I just picked these up, not bad $10 each *4.10/3.50-6* verses the Duro 4.8-8









just in-case these dont work out


----------



## Ken692 (Feb 15, 2013)

omg I think I need a 4" rim. what have I got myself into!!!!


----------



## woodtick007 (Apr 9, 2011)

Ariens offered some later model 24" machines with large or small tires/wheels. In order to do that with the same tractor housing and keep the machine somewhat level Ariens had to change the location of the axle bearing assemblies in the frame. Relocating the axle might be an option for you. It might be simple or it might get a little complicated... You can take a look and decide if your skill set fits the task at hand. 
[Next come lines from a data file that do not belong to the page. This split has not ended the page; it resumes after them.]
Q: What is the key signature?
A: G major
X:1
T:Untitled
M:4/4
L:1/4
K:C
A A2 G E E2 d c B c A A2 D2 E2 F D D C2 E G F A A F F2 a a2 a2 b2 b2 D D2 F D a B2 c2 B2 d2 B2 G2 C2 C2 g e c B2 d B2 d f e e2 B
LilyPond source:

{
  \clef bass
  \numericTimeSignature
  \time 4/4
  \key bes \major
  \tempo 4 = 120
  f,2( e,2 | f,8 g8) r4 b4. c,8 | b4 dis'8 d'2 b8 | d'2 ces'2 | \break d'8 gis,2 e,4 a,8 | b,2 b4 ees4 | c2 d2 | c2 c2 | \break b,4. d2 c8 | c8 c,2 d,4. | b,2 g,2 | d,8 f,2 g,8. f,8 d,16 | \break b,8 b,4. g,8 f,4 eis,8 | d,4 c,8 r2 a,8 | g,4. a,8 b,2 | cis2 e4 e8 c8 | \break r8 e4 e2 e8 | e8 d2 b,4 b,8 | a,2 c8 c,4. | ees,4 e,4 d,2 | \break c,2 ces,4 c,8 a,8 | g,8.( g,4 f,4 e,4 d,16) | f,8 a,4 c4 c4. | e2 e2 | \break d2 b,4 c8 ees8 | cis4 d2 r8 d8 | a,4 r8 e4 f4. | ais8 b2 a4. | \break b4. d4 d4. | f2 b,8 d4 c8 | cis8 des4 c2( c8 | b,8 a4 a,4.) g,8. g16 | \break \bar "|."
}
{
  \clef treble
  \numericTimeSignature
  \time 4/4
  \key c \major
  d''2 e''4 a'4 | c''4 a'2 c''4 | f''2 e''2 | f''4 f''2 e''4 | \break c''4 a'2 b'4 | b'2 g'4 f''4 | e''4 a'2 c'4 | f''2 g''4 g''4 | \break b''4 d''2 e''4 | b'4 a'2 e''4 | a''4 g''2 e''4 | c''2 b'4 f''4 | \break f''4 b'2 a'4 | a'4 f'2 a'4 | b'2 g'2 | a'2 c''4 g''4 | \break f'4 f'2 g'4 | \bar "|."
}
Also, there are many options with regards to tires and wheels if you start thinking out of the box. I converted my 3 bolt axle to 4 bolt which allowed me more choices for tire and wheel sizes. You could also eliminate the 3 bolt mount and change it to 3/4" or 1/2" round steel shaft that locked the wheel in drive it with a pin. With the pinned shaft option you can virtually select any tire/wheel size from hundreds of commercially produced snowblowers.


----------



## Ken692 (Feb 15, 2013)

update
OK I adjusted the skids (wish I did sooner, worn a bit ) and looks like the scraper seen its day, (1978) Just ordered one $10 delivered $5.21 + $5.50 shipping 
In stock. Usually ships within 4 to 5 days.
Sold by *Mowtownusa*







I have a question about the tire pressure, I'm still tiring to get the unit to run a bit more level. there was 20 to 17 psi. I dropped it to 15, and that helped. my question is can I run 10 psi or less with out hurting the drive system or killing the tires?


----------



## Ken692 (Feb 15, 2013)

She looking better


----------



## Shryp (Jan 1, 2011)

Ken692 said:


> She looking better


Those look humongous!


----------



## Ken692 (Feb 15, 2013)

Not to bad, they work great, still hard starting and after its hot she stalled under load, did the carb, new plug, need to get this electric stater mounted, we got over 30" Ya right. I don't want to spend $100's taking it to a shop, I've done so much on my own its a pride thing now, I never rebuild a block and there is no smoke but after running for a bit it was harder to pull start ?? Agh I need help


----------